- [EXTRAIT DU TEXTE]
-- -- --
Les déboires financiers s’accumulent pour le Niger sous sanction depuis le coup d’Etat du 26 juillet dernier et la prise en otage du président élu, Mohamed Bazoum, ainsi que de nombre de ministres et dignitaires du régime.
Après le gel des programmes des partenaires techniques et financiers, Niamey a fait défaut sur le marché financier de l’Union monétaire ouest-africaine (UMOA). Les attentes légitimes des investisseurs n’ont pas été honorés, ce qui n’est pas sans rappeler le cas du Mali de la mi-2021 lors du second putsch orchestré par la junte actuelle.
Dans une circulaire, l’agence UMOA-Titres informe les investisseurs du Marché des Titres Publics (MTP) que «le Trésor Public du Niger n’a pas été en mesure de procéder au règlement de ses engagements financiers sur le MTP en date du 11 août 2023. »
-- -- --
- [DONNÉES EXTRAITES]
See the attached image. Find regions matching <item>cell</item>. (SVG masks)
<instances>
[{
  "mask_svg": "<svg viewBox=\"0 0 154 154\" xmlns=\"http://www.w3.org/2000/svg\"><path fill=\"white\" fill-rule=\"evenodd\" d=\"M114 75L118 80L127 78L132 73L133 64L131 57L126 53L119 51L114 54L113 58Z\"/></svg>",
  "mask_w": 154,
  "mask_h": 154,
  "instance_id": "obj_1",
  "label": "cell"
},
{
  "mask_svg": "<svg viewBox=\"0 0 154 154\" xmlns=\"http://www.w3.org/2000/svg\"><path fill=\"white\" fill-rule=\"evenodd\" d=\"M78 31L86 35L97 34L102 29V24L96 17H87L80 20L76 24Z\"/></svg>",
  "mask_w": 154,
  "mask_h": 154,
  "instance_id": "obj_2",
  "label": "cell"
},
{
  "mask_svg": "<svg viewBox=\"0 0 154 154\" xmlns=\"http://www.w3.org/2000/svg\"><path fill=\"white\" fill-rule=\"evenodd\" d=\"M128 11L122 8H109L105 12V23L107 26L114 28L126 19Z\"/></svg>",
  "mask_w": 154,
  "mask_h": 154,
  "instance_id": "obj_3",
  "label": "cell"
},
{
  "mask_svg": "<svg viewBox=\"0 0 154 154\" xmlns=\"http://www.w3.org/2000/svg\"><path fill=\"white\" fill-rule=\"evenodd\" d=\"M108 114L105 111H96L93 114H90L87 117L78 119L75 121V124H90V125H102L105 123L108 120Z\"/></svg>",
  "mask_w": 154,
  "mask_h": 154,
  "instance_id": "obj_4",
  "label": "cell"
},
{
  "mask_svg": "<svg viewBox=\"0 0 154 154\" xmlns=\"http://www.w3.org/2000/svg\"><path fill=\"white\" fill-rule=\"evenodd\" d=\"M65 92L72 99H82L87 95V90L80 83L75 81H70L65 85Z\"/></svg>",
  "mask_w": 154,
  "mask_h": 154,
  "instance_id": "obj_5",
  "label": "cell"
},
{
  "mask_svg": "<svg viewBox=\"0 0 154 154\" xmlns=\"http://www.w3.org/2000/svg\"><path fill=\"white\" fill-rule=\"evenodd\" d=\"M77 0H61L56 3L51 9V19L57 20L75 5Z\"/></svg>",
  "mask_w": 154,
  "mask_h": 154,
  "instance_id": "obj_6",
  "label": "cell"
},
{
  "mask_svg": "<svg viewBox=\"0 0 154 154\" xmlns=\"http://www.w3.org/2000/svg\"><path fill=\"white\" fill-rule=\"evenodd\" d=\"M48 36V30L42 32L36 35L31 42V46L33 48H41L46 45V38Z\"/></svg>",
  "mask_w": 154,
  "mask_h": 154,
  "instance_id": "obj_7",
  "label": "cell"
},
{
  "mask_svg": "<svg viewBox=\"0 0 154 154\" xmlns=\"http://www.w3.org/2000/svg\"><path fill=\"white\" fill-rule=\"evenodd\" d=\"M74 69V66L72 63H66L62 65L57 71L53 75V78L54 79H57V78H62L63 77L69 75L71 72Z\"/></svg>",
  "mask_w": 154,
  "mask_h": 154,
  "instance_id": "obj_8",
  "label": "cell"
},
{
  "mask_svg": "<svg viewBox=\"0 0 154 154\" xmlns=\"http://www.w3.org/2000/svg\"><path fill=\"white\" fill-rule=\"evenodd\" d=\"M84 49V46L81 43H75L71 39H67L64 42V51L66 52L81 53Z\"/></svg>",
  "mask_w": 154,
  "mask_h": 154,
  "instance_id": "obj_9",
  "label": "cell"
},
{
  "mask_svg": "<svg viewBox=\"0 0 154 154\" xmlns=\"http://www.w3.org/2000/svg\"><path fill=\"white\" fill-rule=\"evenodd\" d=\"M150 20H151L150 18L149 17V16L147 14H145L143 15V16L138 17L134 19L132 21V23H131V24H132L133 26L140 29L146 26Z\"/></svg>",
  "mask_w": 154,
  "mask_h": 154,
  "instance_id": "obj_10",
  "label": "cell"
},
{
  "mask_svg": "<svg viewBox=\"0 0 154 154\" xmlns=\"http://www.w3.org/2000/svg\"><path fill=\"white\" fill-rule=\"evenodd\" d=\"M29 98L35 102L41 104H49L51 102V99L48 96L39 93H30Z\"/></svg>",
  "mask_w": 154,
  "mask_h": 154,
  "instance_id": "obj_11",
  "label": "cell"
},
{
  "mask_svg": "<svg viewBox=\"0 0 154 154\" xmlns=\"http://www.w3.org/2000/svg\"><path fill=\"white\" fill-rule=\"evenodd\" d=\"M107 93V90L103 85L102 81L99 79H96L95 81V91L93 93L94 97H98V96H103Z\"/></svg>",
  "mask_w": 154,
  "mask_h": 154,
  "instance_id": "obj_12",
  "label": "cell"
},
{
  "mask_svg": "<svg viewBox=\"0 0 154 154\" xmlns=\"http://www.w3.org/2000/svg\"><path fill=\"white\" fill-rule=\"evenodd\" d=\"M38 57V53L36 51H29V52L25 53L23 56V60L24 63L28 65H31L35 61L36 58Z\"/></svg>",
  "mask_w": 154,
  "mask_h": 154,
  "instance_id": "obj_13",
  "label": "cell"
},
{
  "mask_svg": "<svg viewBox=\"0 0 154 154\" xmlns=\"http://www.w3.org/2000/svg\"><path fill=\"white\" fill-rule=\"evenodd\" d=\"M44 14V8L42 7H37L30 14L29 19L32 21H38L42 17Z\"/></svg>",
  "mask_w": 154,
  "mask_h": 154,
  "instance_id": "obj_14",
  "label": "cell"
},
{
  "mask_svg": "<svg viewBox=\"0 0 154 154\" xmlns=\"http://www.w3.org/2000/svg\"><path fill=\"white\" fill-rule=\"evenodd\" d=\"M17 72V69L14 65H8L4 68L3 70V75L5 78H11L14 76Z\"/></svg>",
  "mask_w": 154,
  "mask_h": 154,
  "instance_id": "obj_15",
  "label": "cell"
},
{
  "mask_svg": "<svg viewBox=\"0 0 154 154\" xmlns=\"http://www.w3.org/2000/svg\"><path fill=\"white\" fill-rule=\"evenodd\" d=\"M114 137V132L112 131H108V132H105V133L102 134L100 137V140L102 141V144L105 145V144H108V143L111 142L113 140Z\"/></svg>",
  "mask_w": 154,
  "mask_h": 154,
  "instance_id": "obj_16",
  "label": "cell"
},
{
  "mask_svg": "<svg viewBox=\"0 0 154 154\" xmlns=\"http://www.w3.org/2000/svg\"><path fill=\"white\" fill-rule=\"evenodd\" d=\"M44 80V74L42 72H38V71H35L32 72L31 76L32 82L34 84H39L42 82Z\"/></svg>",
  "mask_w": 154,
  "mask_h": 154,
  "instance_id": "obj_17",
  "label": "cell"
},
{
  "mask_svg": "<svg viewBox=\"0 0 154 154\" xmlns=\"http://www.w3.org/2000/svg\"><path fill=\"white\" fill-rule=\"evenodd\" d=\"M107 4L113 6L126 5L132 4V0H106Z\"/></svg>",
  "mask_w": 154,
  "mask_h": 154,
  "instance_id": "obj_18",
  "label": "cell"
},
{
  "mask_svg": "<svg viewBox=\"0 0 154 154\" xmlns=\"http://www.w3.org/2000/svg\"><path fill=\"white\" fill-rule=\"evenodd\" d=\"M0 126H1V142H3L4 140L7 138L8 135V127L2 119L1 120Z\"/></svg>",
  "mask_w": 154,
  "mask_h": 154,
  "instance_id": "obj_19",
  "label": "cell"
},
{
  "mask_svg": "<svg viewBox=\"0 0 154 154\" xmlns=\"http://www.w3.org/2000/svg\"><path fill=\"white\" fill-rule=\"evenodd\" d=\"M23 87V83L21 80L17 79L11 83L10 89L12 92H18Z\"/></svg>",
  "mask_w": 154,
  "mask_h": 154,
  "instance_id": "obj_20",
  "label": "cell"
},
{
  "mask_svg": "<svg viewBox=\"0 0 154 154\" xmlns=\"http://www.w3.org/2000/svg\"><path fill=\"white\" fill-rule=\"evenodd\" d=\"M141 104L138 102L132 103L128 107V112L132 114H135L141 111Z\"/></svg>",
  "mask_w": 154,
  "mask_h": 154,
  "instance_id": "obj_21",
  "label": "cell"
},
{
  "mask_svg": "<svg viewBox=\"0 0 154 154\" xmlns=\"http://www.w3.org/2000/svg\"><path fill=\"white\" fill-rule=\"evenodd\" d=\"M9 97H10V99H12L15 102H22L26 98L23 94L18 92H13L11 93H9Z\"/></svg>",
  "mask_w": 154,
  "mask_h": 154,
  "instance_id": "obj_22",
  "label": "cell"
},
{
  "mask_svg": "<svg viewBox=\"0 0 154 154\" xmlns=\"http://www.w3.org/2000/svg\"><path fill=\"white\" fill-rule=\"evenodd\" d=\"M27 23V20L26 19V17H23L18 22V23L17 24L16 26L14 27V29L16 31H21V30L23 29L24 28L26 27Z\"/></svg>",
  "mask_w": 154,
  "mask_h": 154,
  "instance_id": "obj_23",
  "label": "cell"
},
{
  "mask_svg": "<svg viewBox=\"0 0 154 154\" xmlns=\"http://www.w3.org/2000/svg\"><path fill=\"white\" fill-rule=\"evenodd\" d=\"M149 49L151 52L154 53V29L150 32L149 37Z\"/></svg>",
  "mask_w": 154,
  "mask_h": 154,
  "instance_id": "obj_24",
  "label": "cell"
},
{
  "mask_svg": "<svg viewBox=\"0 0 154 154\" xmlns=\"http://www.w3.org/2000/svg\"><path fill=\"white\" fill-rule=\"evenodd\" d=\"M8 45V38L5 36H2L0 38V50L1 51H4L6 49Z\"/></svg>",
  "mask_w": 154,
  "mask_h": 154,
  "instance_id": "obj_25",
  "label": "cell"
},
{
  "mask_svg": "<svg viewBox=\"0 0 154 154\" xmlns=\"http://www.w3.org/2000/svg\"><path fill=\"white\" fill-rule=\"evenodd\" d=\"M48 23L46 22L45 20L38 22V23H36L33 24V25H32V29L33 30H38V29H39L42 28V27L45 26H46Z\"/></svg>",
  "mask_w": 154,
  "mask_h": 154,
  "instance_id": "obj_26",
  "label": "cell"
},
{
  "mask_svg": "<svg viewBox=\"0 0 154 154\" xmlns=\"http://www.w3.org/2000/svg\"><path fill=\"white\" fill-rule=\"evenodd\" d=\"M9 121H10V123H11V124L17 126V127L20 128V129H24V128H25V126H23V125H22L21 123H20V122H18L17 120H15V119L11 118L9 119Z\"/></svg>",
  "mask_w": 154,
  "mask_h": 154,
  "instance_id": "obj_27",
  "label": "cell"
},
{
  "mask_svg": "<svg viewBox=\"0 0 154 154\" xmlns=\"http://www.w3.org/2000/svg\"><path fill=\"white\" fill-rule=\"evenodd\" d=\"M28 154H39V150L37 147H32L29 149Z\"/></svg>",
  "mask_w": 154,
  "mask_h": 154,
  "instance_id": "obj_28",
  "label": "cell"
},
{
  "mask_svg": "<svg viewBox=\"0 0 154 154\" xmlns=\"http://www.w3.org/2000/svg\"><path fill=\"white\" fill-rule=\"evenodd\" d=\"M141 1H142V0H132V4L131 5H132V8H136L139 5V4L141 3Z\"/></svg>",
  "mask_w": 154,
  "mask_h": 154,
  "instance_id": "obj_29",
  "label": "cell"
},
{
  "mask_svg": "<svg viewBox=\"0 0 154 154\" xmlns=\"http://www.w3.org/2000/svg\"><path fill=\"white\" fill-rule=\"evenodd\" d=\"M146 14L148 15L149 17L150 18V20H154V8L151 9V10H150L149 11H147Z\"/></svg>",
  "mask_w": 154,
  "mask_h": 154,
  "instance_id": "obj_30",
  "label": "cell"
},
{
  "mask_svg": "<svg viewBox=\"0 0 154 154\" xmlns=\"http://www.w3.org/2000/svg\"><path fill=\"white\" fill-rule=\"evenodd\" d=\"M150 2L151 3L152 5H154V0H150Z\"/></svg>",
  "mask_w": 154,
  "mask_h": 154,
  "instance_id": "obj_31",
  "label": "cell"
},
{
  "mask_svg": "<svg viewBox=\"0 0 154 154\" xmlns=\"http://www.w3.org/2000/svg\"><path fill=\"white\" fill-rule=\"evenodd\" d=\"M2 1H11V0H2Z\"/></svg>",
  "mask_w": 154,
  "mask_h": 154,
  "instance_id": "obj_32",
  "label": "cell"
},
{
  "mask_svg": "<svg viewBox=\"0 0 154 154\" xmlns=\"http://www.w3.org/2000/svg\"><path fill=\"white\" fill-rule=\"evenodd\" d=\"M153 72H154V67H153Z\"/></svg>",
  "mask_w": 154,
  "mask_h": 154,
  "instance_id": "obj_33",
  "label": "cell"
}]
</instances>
-- -- --
- [SÉRIE D'EXERCICES]
A: Dans l'extrait sur le Niger, à quelle date le Trésor public du Niger n'a-t-il pas pu régler ses engagements financiers sur le Marché des Titres Publics ?
B: Restituez, s'il vous plaît, le passage de l'extrait sur le Niger allant de « Les déboires financiers » jusqu'à « la junte actuelle. ».
La liste provient d'une autre source.

- [RÉSULTATS DES EXERCICES]
A: Le 11 août 2023.

B:
Les déboires financiers s’accumulent pour le Niger sous sanction depuis le coup d’Etat du 26 juillet dernier et la prise en otage du président élu, Mohamed Bazoum, ainsi que de nombre de ministres et dignitaires du régime.
Après le gel des programmes des partenaires techniques et financiers, Niamey a fait défaut sur le marché financier de l’Union monétaire ouest-africaine (UMOA). Les attentes légitimes des investisseurs n’ont pas été honorés, ce qui n’est pas sans rappeler le cas du Mali de la mi-2021 lors du second putsch orchestré par la junte actuelle.